**Document excerpt**
==*==

Zeitz MOCAA in partnership with the UWC

About the individual or institution nominating:

1) Name and Surname of the individual submitting the nomination:

Tandazani Dhlakama (Zeitz MOCAA) and Rory Bester (UWC)

1.2) Institution submitting the nomination:

Zeitz MOCAA and UWC

About the practice, project or institution nominated:

2) Name of the institution nominated:

Zeitz MOCAA (in partnership with UWC)

2.2) Name of the institution, practice or project nominated:

Zeitz MOCAA and UWC Museum Fellowship Programme

3) Argue in one sentence why you think the project you nominate is outstanding and could serve as an example for the entire community of modern and contemporary art museums.

This is a museum fellowship programme that brings together two dynamic African institutions in a unique and innovative partnership to reimagining the landscape of professional museum practice on the African continent.

3) Description of the practice or project. (max. 500 words)

==*==

**Data**
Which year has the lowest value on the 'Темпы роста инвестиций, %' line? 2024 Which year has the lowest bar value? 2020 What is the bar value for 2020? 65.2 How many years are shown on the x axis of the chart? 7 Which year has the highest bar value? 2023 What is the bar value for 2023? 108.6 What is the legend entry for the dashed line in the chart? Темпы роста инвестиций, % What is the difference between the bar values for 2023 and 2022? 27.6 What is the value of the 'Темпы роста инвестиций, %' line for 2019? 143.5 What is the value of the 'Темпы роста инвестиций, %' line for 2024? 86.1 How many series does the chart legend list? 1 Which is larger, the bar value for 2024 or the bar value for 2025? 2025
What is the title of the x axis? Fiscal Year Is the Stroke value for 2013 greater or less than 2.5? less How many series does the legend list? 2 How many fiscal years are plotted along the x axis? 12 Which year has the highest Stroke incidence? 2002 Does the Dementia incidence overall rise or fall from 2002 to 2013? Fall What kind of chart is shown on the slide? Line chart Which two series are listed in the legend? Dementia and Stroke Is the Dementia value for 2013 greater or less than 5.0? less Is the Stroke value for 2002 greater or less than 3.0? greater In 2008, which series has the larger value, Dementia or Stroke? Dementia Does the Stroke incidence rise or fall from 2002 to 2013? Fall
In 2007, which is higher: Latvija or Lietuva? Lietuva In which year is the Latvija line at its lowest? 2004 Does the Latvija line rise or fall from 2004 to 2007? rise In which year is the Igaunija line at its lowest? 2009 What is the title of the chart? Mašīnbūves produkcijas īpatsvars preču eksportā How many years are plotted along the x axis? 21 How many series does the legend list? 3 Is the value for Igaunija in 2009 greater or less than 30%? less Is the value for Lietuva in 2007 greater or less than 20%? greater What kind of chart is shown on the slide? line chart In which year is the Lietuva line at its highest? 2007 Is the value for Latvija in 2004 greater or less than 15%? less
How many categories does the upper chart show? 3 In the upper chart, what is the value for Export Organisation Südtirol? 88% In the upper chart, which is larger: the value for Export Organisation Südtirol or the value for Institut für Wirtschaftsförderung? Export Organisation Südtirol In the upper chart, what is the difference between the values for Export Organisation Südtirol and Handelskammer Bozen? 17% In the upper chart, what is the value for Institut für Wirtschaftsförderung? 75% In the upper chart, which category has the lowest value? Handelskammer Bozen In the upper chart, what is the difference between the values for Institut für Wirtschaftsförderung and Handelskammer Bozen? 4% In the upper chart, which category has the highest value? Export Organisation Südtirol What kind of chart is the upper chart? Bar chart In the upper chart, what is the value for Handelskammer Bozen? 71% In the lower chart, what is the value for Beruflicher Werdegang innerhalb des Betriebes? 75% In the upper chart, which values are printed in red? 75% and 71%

==*==

**Parts of the exercise**
A – Answer these three questions about the museum fellowship nomination form, one answer per line, marked (i), (ii), (iii):
(i) Who is named as submitting the nomination?
(ii) What is the name of the practice or project nominated?
(iii) On which continent does the programme aim to reimagine professional museum practice?
B – List every numbered prompt in the museum fellowship nomination form, including its number.
C – Carry on the museum fellowship nomination form from its final line.

**List of answers**
A –
(i) Tandazani Dhlakama (Zeitz MOCAA) and Rory Bester (UWC)
(ii) Zeitz MOCAA and UWC Museum Fellowship Programme
(iii) Africa

B –
1) Name and Surname of the individual submitting the nomination
1.2) Institution submitting the nomination
2) Name of the institution nominated
2.2) Name of the institution, practice or project nominated
3) Argue in one sentence why you think the project you nominate is outstanding and could serve as an example for the entire community of modern and contemporary art museums.
3) Description of the practice or project. (max. 500 words)

C –
The Zeitz Museum of Contemporary Art Africa (Zeitz MOCAA) & University of the Western Cape Museum (UWC) Fellowship Programme is a unique and innovative partnership between two Africa focusing institutions committed to reimagining the landscape of professional museum practice on the continent. Started in 2022, the one-year fellowship brings together the attentiveness of a supervised museum fellowship at Zeitz MOCAA with the rigour of a postgraduate university degree in historical studies at UWC to create a programme of immersive practice and embodied theory. Located within the broader field of museum studies and underpinned by an understanding of curating as an expanded practice, the programme is interested in expanding new languages and practices that begin to differently equalise exhibition making, management and education. At the forefront of new forms of knowledge making in museums, the consciously multimodal programme acknowledges wide ranging modes of thinking, teaching, learning and assessment.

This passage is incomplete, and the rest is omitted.